-- START OF Selected excerpt --

I have been married for 28+ years now. In the beginning life was pretty
blissful. We were young, in love
and starting to make our way in the world. I had married the man that was perfect in my eyes. He had every quality I wanted in a
husband and I felt so blessed. He
felt the same toward me. Life was
perfect.
After
six months or so, it became apparent that we were two very imperfect
beings. When you live with
someone 24/7 you realize things that you never had before; little habits,
little quirks, lots of little things that, if we let it, became big
things. We quickly figured out
that we had to really face these things head on before we let them fester. So what has been our remedy? Besides patience? Sharing with each other our desires,
hopes, worries and dreams; helping each other understand who we truly are and
what is going on in our loves.
John Gottman calls this creating “love maps”. He says that when we truly
know each other it gives our marriage the strength that it needs, especially in
times of stress and conflict.
Sometimes one of us will keep our
worries, and stresses bottled up inside.

-- END OF Selected excerpt --

◆ **Stated task 1**
Identify every line in the records that contains the string "from", and reproduce each such line in full. Treat uppercase and lowercase letters as distinct.
The passage on marriage and the records have no connection to each other.

-- START OF Data section --

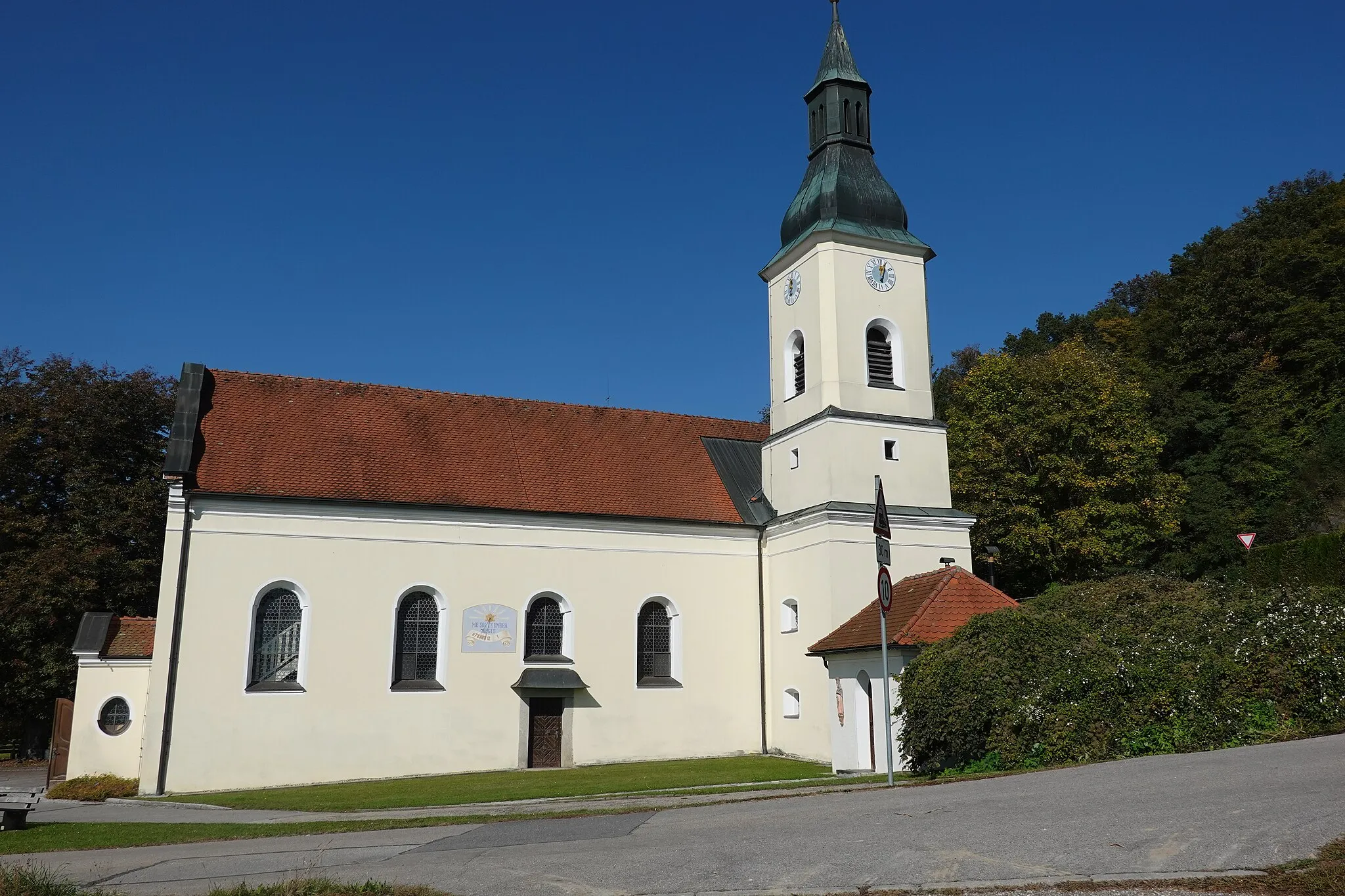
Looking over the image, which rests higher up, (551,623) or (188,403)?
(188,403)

-- END OF Data section --
-- START OF Data section --

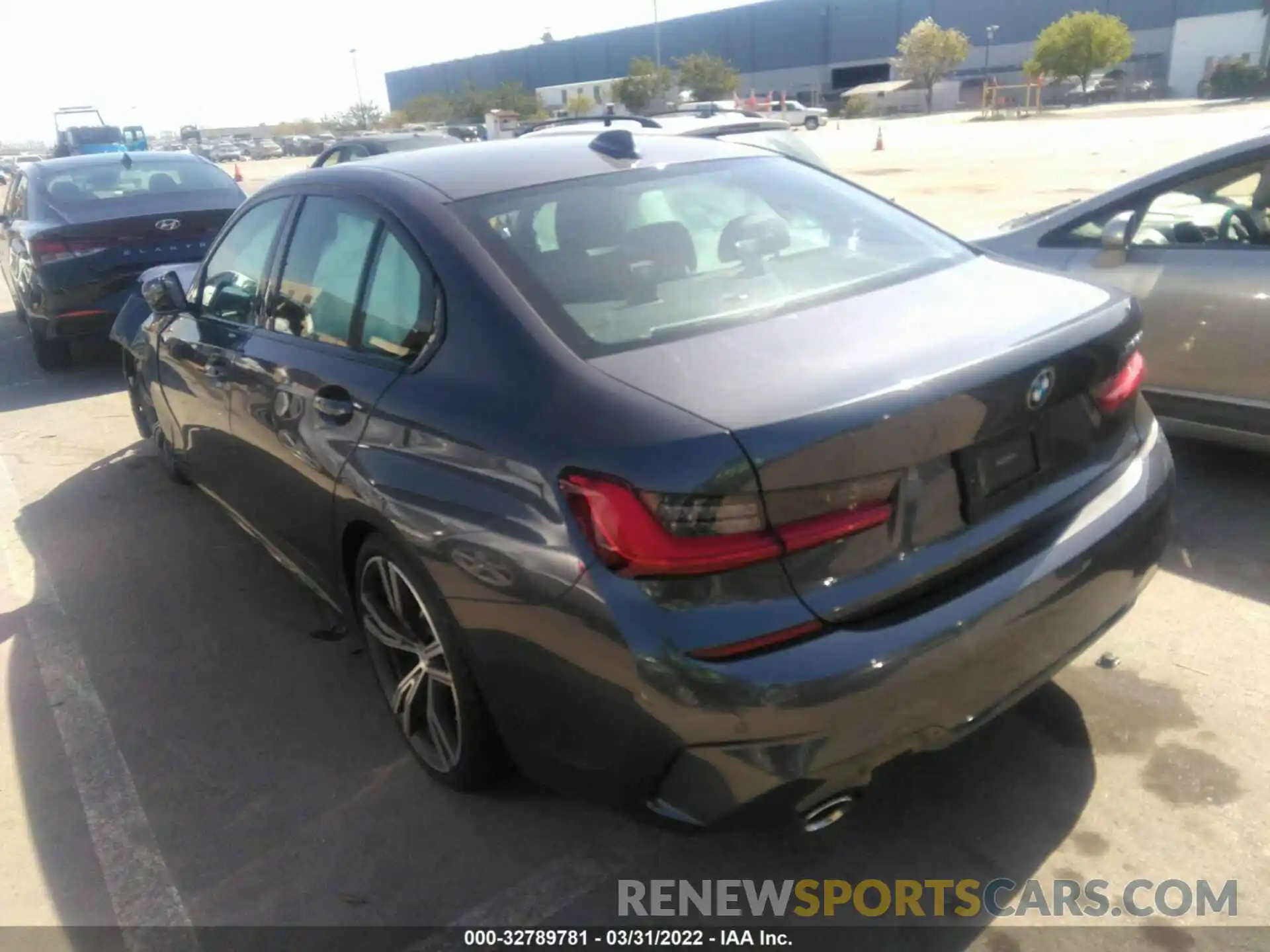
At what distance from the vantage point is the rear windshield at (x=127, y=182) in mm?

-- END OF Data section --
-- START OF Data section --

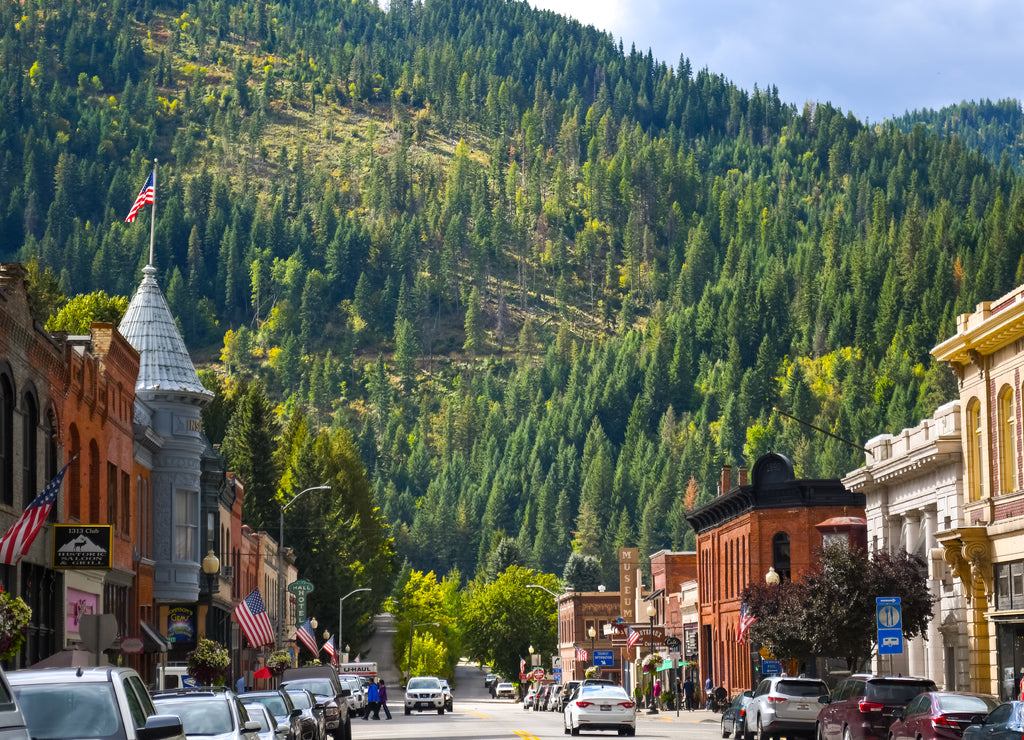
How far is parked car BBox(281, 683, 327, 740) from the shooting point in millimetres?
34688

-- END OF Data section --

◆ **Stated task 2**
According to the passage on marriage, what four things do the spouses share with each other?

◆ **Full answer 1**
At what distance from the vantage point is the rear windshield at (x=127, y=182) in mm?
How far is parked car BBox(281, 683, 327, 740) from the shooting point in millimetres?

◆ **Full answer 2**
Desires, hopes, worries and dreams.